=== Source text ===
I bought A Night at the Opera on vinyl for £4 from the same record shop in Rhyl that I got Sheer Heart Attack from, a long time before I bought it on CD.

“Death On Two Legs (Dedicated to….)” is dedicated to Queen’s ex-manager, Norman Sheffield, who allegedly abused his role as their manager from 1972 to 1975. The extent to which this is actually true is still a matter of some debate, but there’s no doubt that the lyrics and the delivery of the lyrics by Freddie are extremely vindictive towards Sheffield. “Flick of the wrist” on the previous album has a similar vibe but isn’t quite so blatantly aggressive. The intro is the musical equivalent of a shark attack and the tune is relentless while Freddie is vitriolic.

“Lazing on a Sunday Afternoon” is the grandfather of Craig David’s “7 Days” in which Freddie details an ordinary week for him e.g. bicycling on every Wednesday evening (a theme they’ll come back to on a later album). The vocals are very distinctive on this track having been recorded using a microphone placed under a tin bucket.
===
#### Problem statement
Carry on the review of A Night at the Opera from the point where it stops. The material after this review isn't needed for anything here.
=== Data extract ===
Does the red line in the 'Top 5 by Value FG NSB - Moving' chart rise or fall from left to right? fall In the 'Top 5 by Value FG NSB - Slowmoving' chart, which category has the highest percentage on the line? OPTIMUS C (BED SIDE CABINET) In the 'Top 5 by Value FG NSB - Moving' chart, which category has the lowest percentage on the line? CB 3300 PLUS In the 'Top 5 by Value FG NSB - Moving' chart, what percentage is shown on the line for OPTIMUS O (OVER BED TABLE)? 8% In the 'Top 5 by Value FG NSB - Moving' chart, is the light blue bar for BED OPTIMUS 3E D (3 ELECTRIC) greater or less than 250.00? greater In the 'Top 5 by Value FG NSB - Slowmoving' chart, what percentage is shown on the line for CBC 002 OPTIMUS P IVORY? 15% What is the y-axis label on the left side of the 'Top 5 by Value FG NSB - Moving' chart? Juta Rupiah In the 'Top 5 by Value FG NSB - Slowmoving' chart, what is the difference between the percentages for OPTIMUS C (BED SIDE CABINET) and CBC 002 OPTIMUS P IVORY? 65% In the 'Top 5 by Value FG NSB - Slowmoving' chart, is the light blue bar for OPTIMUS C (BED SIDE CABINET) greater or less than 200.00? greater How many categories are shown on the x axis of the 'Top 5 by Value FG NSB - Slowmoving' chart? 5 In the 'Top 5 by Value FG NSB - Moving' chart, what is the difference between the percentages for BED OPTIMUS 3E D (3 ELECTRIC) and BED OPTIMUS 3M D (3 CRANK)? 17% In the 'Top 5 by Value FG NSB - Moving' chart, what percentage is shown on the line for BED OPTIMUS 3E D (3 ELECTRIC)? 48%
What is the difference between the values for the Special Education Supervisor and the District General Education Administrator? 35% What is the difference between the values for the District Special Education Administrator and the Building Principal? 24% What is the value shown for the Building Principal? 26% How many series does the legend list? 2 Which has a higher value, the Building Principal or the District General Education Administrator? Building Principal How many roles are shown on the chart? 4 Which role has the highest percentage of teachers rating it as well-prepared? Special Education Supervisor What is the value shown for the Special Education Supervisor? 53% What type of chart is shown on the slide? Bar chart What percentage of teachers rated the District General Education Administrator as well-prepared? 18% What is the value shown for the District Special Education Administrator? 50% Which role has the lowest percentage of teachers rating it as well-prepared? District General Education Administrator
===
#### Answer below
“I’m in Love with My Car” is a great Roger Taylor number with some rather silly lyrics. He got a place of his own in the last song he sang, so I guess the next logical step was to get a motor – an Alfa Romeo as it happens. Taylor was inspired by ‘boy racer’ Jonathan Harris, a Queen roadie who was besotted by his Triumph TR4.

“You’re My Best Friend” is another Deacon composition and the first Queen single he wrote. He plays the electronic piano and bass on the track – it’s as close as Queen would get to a synthesizer for years (they proudly advertised the fact ‘No Synths!’ on a lot of their albums) and Freddie hated the sound of it.

I have had a troubled relationship with this track for some time, but recently I have kind of warmed to it. I guess you have to find someone that it actually applies to before you can relate to it. So it gets skipped a little less often than it used to but remains the least played track on their Greatest Hits.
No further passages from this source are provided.